El mundo está cambiando y la economía global en proceso de integración desde hace varios años, pero los argentinos aún no nos notificamos. Luego de la debacle de 2001, cuando perdimos el crédito por el quebranto del Estado, los argentinos decidimos aislarnos del planeta y emprender camino propio... Como si eso se pudiera.
Hay un cambio imperceptible en el futuro que se está gestando hoy: los países desarrollados están viviendo las pesadillas que los países pobres o emergentes están abandonando: fuertes déficits estatales y comerciales, nulo crecimiento, desempleo, bancos tambaleantes, desocupación elevada... Son los signos de los tiempos; son los signos del cambio del poder mundial de los próximos 20 años; son el anuncio del deterioro de Estados Unidos y del surgimiento de nuevas potencias: China, India y Brasil. El desplazamiento del eje del poder de Occidente hacia Asia, con enclaves sudamericanos como Brasil.

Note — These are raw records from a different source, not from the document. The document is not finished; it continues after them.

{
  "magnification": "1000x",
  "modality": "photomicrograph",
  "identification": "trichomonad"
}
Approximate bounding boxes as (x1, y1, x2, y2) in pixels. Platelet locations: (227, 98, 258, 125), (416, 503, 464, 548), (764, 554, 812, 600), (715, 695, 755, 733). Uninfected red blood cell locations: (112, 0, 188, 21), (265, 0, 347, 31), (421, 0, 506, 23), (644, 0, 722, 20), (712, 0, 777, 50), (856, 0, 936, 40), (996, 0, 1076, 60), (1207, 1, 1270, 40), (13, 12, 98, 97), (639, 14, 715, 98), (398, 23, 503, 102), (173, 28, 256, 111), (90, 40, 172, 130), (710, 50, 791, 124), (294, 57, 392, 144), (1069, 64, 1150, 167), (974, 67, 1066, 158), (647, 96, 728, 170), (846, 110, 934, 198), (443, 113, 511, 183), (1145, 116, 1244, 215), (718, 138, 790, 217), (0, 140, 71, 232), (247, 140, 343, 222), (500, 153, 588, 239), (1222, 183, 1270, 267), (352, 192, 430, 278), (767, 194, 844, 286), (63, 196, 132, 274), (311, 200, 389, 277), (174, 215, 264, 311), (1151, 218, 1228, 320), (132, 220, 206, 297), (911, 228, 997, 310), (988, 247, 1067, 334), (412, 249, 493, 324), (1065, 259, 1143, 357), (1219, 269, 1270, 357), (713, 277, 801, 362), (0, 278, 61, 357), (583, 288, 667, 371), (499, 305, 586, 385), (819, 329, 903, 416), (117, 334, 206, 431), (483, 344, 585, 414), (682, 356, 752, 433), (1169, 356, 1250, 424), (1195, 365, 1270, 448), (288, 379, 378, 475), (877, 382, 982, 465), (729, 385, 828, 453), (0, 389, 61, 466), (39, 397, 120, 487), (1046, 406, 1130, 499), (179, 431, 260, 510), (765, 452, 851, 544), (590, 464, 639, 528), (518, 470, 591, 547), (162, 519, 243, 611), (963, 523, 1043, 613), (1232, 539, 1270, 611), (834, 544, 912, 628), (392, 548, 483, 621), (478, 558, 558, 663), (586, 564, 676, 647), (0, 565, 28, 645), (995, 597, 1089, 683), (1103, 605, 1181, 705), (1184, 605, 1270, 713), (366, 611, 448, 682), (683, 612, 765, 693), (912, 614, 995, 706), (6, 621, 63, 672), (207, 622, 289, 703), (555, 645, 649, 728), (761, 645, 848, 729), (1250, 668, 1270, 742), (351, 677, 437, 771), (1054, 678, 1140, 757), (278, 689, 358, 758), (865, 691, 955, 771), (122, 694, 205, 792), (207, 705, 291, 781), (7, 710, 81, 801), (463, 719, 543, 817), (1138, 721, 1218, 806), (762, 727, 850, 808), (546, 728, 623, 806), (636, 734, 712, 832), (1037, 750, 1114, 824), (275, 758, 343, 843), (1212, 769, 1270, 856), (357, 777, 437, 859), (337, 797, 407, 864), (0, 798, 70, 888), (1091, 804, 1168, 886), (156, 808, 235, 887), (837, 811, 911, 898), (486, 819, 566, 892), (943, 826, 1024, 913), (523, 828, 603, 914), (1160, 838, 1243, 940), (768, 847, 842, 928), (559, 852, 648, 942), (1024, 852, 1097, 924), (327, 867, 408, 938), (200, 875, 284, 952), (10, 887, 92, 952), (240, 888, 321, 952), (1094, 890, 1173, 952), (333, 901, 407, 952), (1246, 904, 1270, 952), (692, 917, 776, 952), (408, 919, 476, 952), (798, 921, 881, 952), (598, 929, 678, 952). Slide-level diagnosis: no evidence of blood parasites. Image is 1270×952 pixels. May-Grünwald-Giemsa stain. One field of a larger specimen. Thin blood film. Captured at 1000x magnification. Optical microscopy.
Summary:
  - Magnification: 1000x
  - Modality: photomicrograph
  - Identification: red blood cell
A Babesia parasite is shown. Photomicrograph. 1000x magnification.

El déficit en la producción de alimentos, el crecimiento de los ingresos de grandes sectores de la población -especialmente en Brasil (donde millones de pobres abandonaron su condición en la gestión de Lula), en India (donde inversiones millonarias combaten la desocupación) y en China (donde nacieron millones de millonarios en los últimos 10 años)- y el estancamiento de los modelos europeos y norteamericanos -producto del despilfarro y dinero barato-, van tejiendo un nuevo mundo.
Y los argentinos estamos anestesiados. No tomamos conciencia de que debemos acomodarnos a esta nueva realidad. Creímos que lo de la soja era un boom pasajero, que lo nuestro era sólo el mercado interno.
Cosas mayores están pasando: Irlanda, con apenas 70.000 kilómetros cuadrados (apenas dos veces y un poquito más de Tucumán) ,4,4 millones de habitantes (apenas tres veces más que nuestra provincia) está haciendo temblar a Europa... Y eso que su Estado está financiado hasta mediados del año que viene (el problema son sus bancos). Es increíble que la moneda europea suspire por lo que pueda pasar allí. El resfrío se hace notar en Portugal, España y de vuelta en Grecia.
Ante tamaño problema ¿qué nos puede deparar en los próximos tiempos? Por lo pronto, hay que separar en antes y después de octubre 2011 (elecciones). Para antes, seguirá el Estado derramando hacia todos los sectores; la soja tendrá un precio alto (aunque es de esperar bajas no peligrosas, por situación mundial); el azúcar seguirá con precio tonificado (la alternativa biocombustible presiona su mercado interno) y, en general, la sensación será de bienestar. El enemigo a combatir: la inflación. Habrá incrementos sostenidos por la gran cantidad de dinero que llegará a todos los sectores y también por el mantenimiento planchado del dólar. En el marco de los problemas en el primer mundo, es de esperar inflación en Estados Unidos y otros países que emitieron para combatir el desempleo, que se trasladará a nuestro país, pero nada impedirá que esa anestesia con sopor de felicidad se mantenga.
Una nueva realidad
El tema es el después de las elecciones: se deberán tomar medidas para enfrentar la nueva realidad. Seguramente, habrá que reducir la emisión, habrá más pelea por la distribución de los ingresos y tendremos que poner proa a una política de mayor integración con Brasil, de modo que el tren no se detenga y podamos tener la misma sensación de bonanza, pero con mayor solvencia en los fundamentos económicos.
El sistema financiero deberá tener mayor fortaleza. Si se consigue acordar con el Club de París, podremos tener tasas que todavía nos ayuden a seguir en carrera.
Ante la incertidumbre de la economía mundial, aconsejo a los inversores volar hacia la calidad: ir a lo seguro. Fugarse de renta variables (acciones) y reducir los portafolios en renta fija soberana de países sin buenos fundamentos, apostando al endeudamiento de empresas argentinas exportadoras (bonos de empresas alimenticias, de soja, etcétera).
Los ladrillos tucumanos serán una buena alternativa en 2011, aunque habrá que estar atento al año siguiente. Olvidarse del plazo fijo que será "comido" por la inflación. En síntesis: salir de lo riesgoso, tomar respiro y moderar las expectativas después de octubre 2011.